Given problem - Copy all of the material below word for word, leaving out the pictures.

Source records:
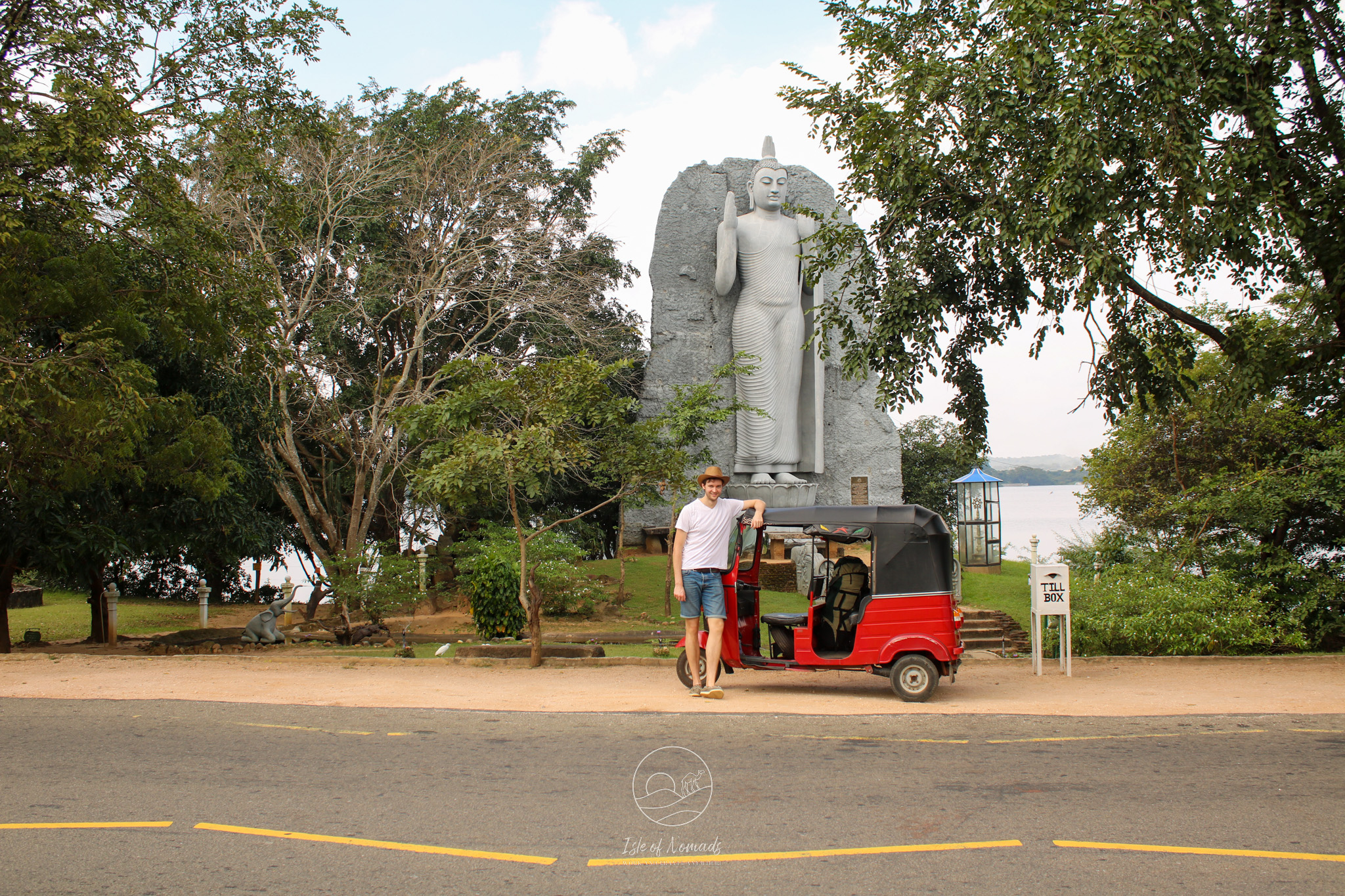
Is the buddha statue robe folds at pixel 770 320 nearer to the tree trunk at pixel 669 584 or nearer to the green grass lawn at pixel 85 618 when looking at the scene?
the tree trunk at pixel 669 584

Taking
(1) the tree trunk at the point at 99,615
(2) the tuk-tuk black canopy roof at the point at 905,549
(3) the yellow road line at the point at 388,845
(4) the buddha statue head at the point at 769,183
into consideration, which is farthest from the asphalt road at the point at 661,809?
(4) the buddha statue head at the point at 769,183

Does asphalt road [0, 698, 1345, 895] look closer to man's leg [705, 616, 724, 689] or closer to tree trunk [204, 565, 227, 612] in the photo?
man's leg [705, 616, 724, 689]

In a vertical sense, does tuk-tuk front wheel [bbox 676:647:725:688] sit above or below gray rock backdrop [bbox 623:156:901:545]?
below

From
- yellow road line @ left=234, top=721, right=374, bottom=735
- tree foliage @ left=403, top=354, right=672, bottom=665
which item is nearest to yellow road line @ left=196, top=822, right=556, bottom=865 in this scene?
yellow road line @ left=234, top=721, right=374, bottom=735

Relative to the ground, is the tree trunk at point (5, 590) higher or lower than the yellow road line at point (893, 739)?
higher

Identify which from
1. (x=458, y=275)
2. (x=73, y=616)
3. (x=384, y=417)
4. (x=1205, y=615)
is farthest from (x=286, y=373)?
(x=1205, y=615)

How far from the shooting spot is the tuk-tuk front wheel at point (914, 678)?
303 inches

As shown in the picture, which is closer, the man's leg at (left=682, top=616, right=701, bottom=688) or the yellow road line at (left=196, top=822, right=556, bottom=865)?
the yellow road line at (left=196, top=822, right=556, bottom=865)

Solution to the problem -
Is the buddha statue robe folds at pixel 770 320 nearer to the tree trunk at pixel 669 584 or nearer to the green grass lawn at pixel 85 618 when looking at the scene?
the tree trunk at pixel 669 584

Taking
(1) the tree trunk at the point at 99,615
(2) the tuk-tuk black canopy roof at the point at 905,549
(3) the yellow road line at the point at 388,845
(4) the buddha statue head at the point at 769,183
into consideration, which is farthest from the asphalt road at the point at 661,809?
(4) the buddha statue head at the point at 769,183

Does asphalt road [0, 698, 1345, 895] look closer to man's leg [705, 616, 724, 689] or closer to tree trunk [204, 565, 227, 612] in the photo?
man's leg [705, 616, 724, 689]

In a vertical sense, does tuk-tuk front wheel [bbox 676:647:725:688] sit above or below gray rock backdrop [bbox 623:156:901:545]?
below

From
- yellow road line @ left=234, top=721, right=374, bottom=735
- tree foliage @ left=403, top=354, right=672, bottom=665
which item is nearest to yellow road line @ left=196, top=822, right=556, bottom=865 in this scene?
yellow road line @ left=234, top=721, right=374, bottom=735

Relative to the ground, is the tree trunk at point (5, 590) higher or lower than the yellow road line at point (893, 739)?
higher

Identify which from
1. (x=458, y=275)
2. (x=73, y=616)
3. (x=384, y=417)
4. (x=1205, y=615)
is farthest from (x=286, y=373)?
(x=1205, y=615)

How far from the shooting spot is the tuk-tuk front wheel at point (914, 678)?
303 inches

As shown in the picture, which is closer, the man's leg at (left=682, top=616, right=701, bottom=688) or the yellow road line at (left=196, top=822, right=556, bottom=865)?
the yellow road line at (left=196, top=822, right=556, bottom=865)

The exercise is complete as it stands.